Insights + Resources

May 30, 2023

Privacy Around the World – 2023 Pulse Check

Individual privacy is valued as a right in many countries around the world, and protection of privacy has become a vital concern for regulators. Yet different jurisdictions regulate these issues in different ways, making it both confusing for individuals and challenging for cross-border businesses. In our latest article, we hover above the tangled web of regulations in key international jurisdictions, and take a helicopter view of similarities and differences, and consider what this might mean for the development of Australian law.

Background

Headlined by the Optus data breach in September 2022, some of Australia’s largest and most trusted companies have been recently impacted by data breaches. Telstra, Medibank, Woolworths and government departments such as NSW Health and the South Australian Government payroll system are just some of the high-profile targets.

According to global provider of cyber risk and privacy management solutions IT Governance, 41.9 million records were compromised by cyberattacks across the world in March 2023 alone.[1] By 2025, cybercrime is estimated to cost $10.5 trillion globally, increasing by 15 percent year over year.[2]

Data breaches can enable identity theft and other forms of fraud. The Australian Institute of Criminology reported that identity theft cost Aussies $3.1 billion in 2019, at an average of $300 per person per incident.[3]

The fallout of these breaches has led to the creation of significant new Australian laws in the past 8 months. You can read more about the changes in the Australian landscape here.

★ ★ ★ ★ ★

WORK TO BE COMPLETED:
Reproduce the privacy article above word for word, from its first line to its last.

PROVIDED DATA:
★ ★ ★ ★ ★

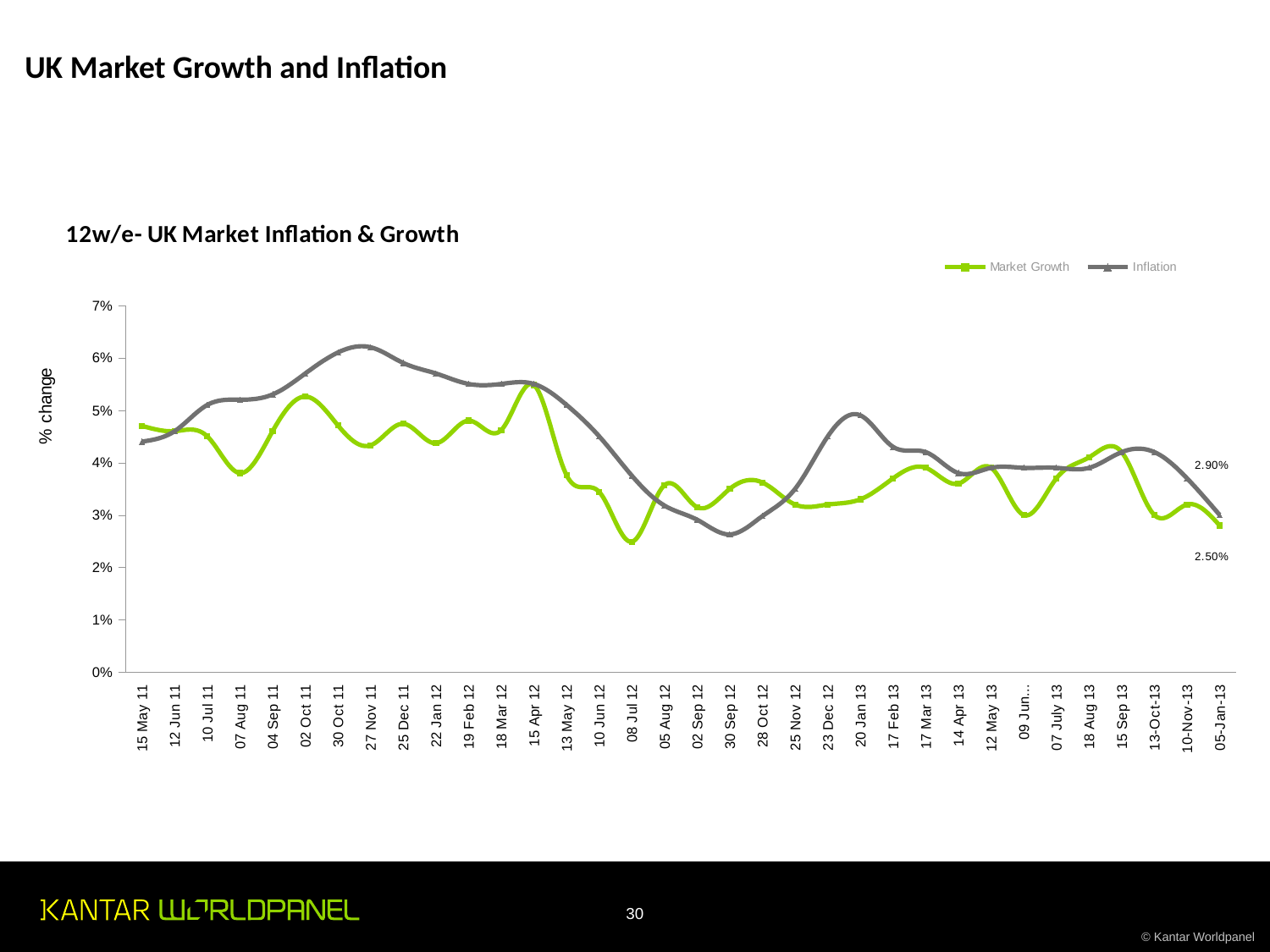
How many series does the legend list? 2 Is the Inflation value at 27 Nov 11 greater or less than 6%? greater Is the Market Growth value at 08 Jul 12 greater or less than 3%? less At 20 Jan 13, which series has the higher value, Market Growth or Inflation? Inflation What type of chart is shown on the slide? Line chart What is the Inflation value labelled at the final point, 05-Jan-13? 2.90% At which date does Inflation reach its lowest value? 30 Sep 12 What are the two series named in the legend? Market Growth and Inflation At which date does Inflation reach its highest value? 27 Nov 11 What is the Market Growth value labelled at the final point, 05-Jan-13? 2.50% What is the title of the chart? 12w/e- UK Market Inflation & Growth How many dates are shown on the x axis? 34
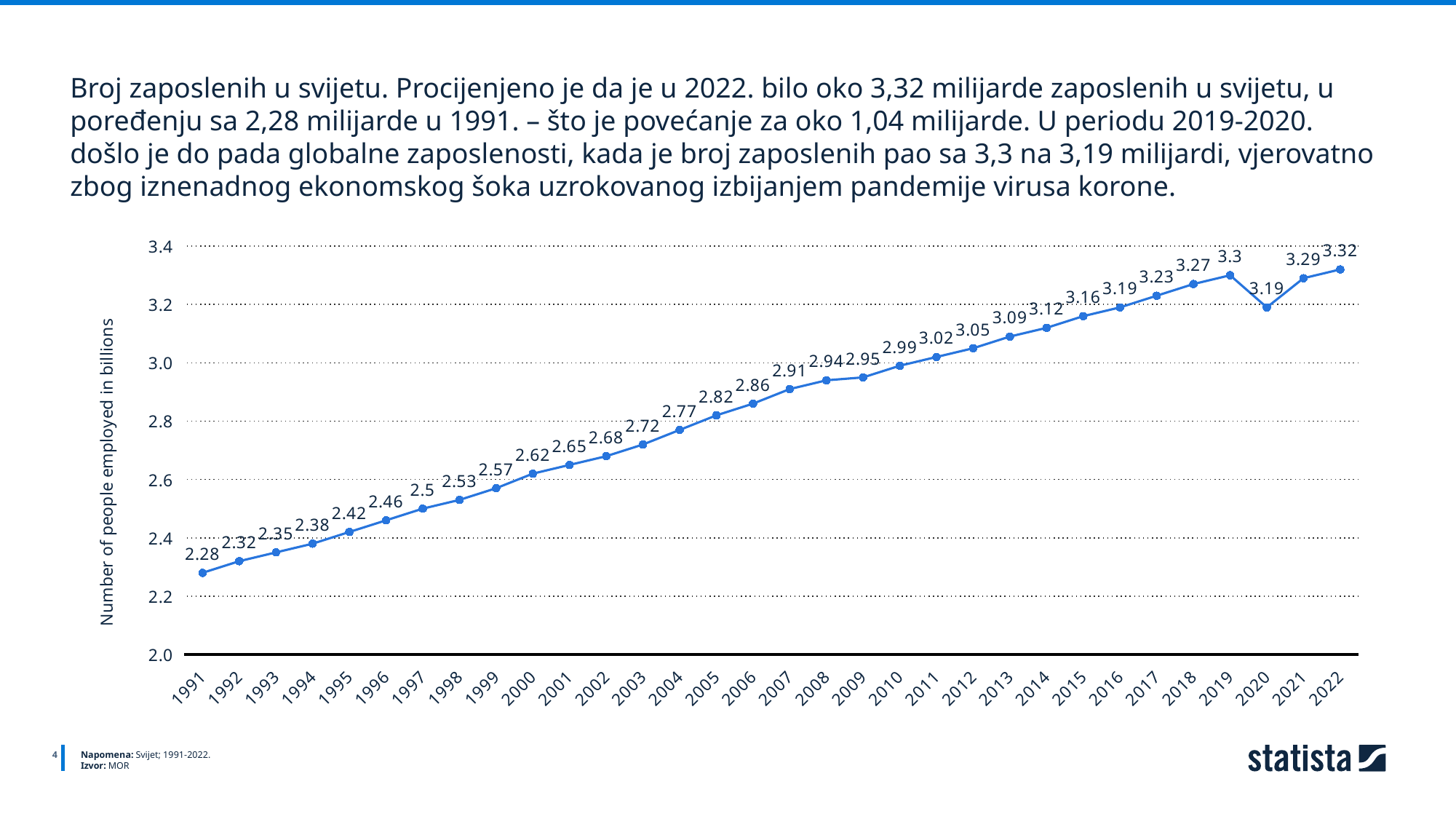
How many years are plotted on the chart? 32 Which year has the highest number of people employed? 2022 What type of chart is shown on the slide? line chart What is the difference between the values for 2019 and 2020? 0.11 What is the number of people employed in billions in 2020? 3.19 Which year has the lowest number of people employed? 1991 Does the number of people employed generally rise or fall from 1991 to 2022? rise What is the number of people employed in billions in 1991? 2.28 What is the number of people employed in billions in 2007? 2.91 What is the difference between the values for 2022 and 1991? 1.04 What is the label of the vertical axis? Number of people employed in billions Which year has a larger value, 2019 or 2021? 2019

★ ★ ★ ★ ★

OUTPUT FOR THIS EXERCISE:
Insights + Resources

May 30, 2023

Privacy Around the World – 2023 Pulse Check

Individual privacy is valued as a right in many countries around the world, and protection of privacy has become a vital concern for regulators. Yet different jurisdictions regulate these issues in different ways, making it both confusing for individuals and challenging for cross-border businesses. In our latest article, we hover above the tangled web of regulations in key international jurisdictions, and take a helicopter view of similarities and differences, and consider what this might mean for the development of Australian law.

Background

Headlined by the Optus data breach in September 2022, some of Australia’s largest and most trusted companies have been recently impacted by data breaches. Telstra, Medibank, Woolworths and government departments such as NSW Health and the South Australian Government payroll system are just some of the high-profile targets.

According to global provider of cyber risk and privacy management solutions IT Governance, 41.9 million records were compromised by cyberattacks across the world in March 2023 alone.[1] By 2025, cybercrime is estimated to cost $10.5 trillion globally, increasing by 15 percent year over year.[2]

Data breaches can enable identity theft and other forms of fraud. The Australian Institute of Criminology reported that identity theft cost Aussies $3.1 billion in 2019, at an average of $300 per person per incident.[3]

The fallout of these breaches has led to the creation of significant new Australian laws in the past 8 months. You can read more about the changes in the Australian landscape here.